[Stored items]
+ + +
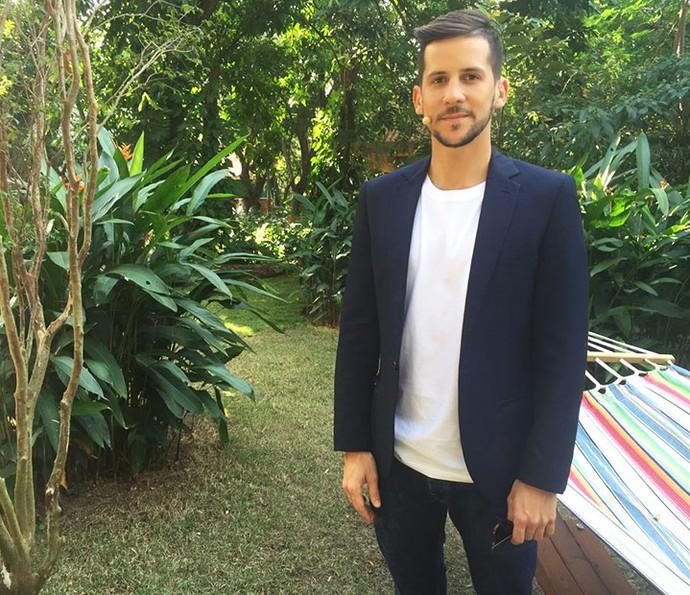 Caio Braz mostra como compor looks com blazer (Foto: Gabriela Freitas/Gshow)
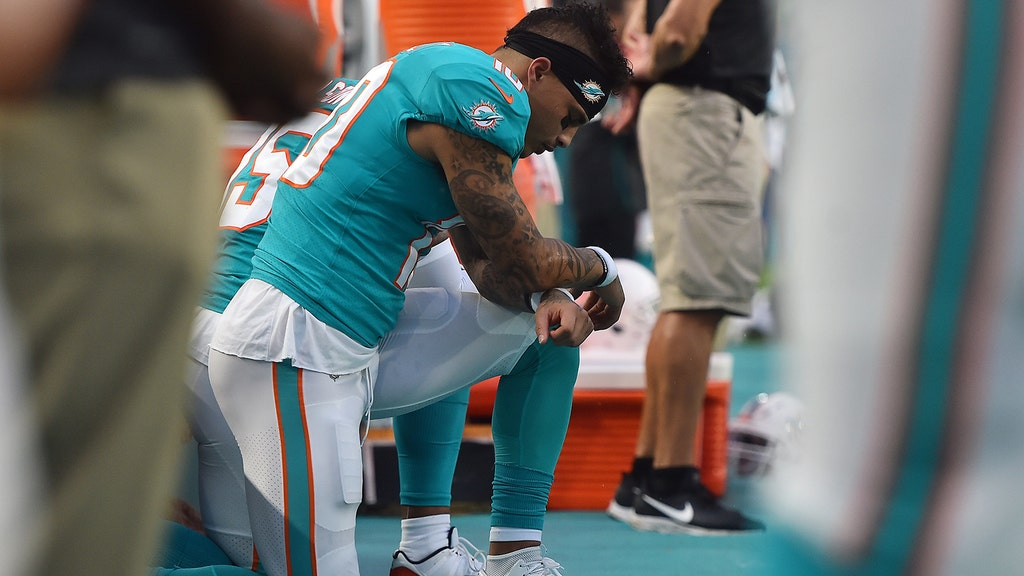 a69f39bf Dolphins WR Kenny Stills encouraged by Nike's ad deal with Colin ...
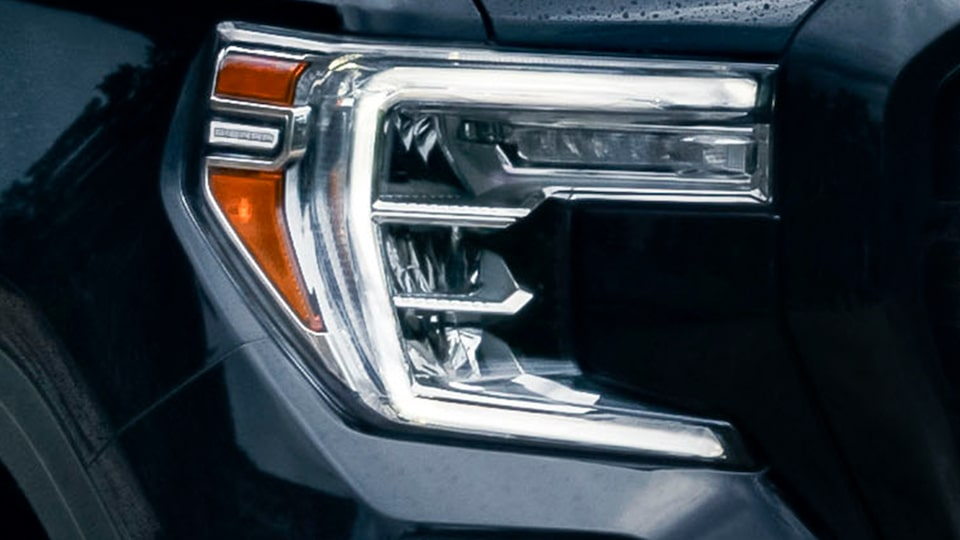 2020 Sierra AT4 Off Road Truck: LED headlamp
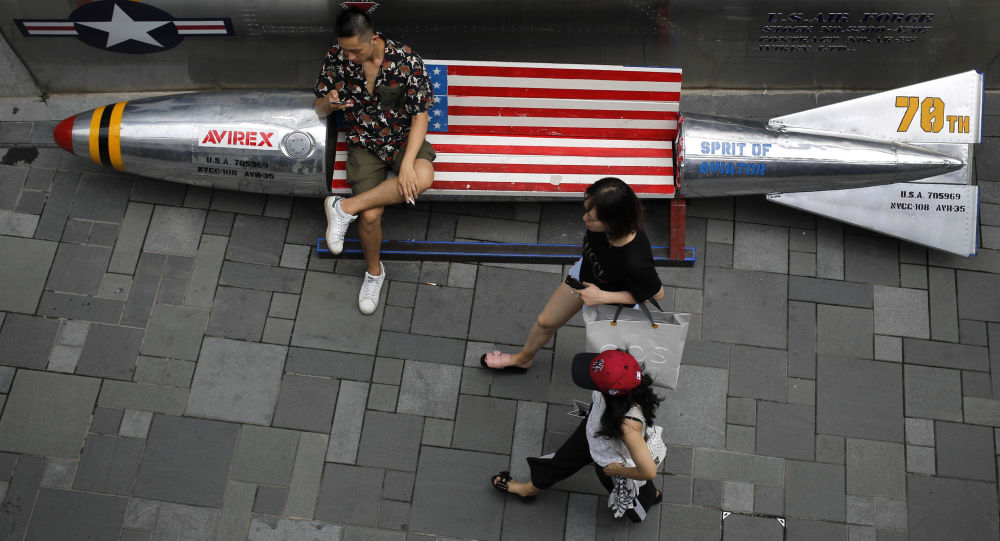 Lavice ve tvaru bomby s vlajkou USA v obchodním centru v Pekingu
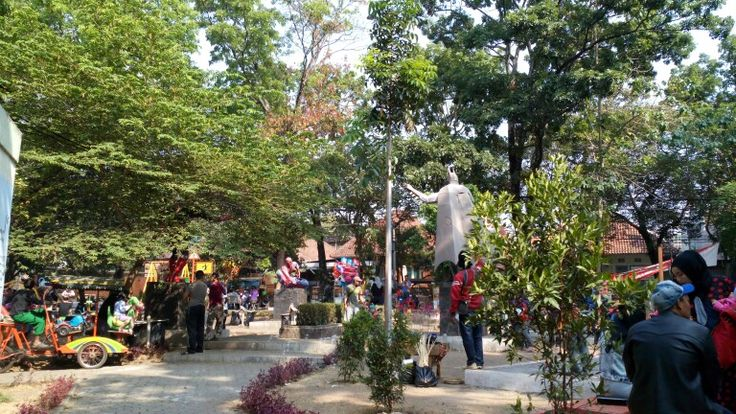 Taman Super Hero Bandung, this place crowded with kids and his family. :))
+ + +
Retype the data in full. Images do not go in the copy.

TASK RESULT:
 Caio Braz mostra como compor looks com blazer (Foto: Gabriela Freitas/Gshow)
 a69f39bf Dolphins WR Kenny Stills encouraged by Nike's ad deal with Colin ...
 2020 Sierra AT4 Off Road Truck: LED headlamp
 Lavice ve tvaru bomby s vlajkou USA v obchodním centru v Pekingu
 Taman Super Hero Bandung, this place crowded with kids and his family. :))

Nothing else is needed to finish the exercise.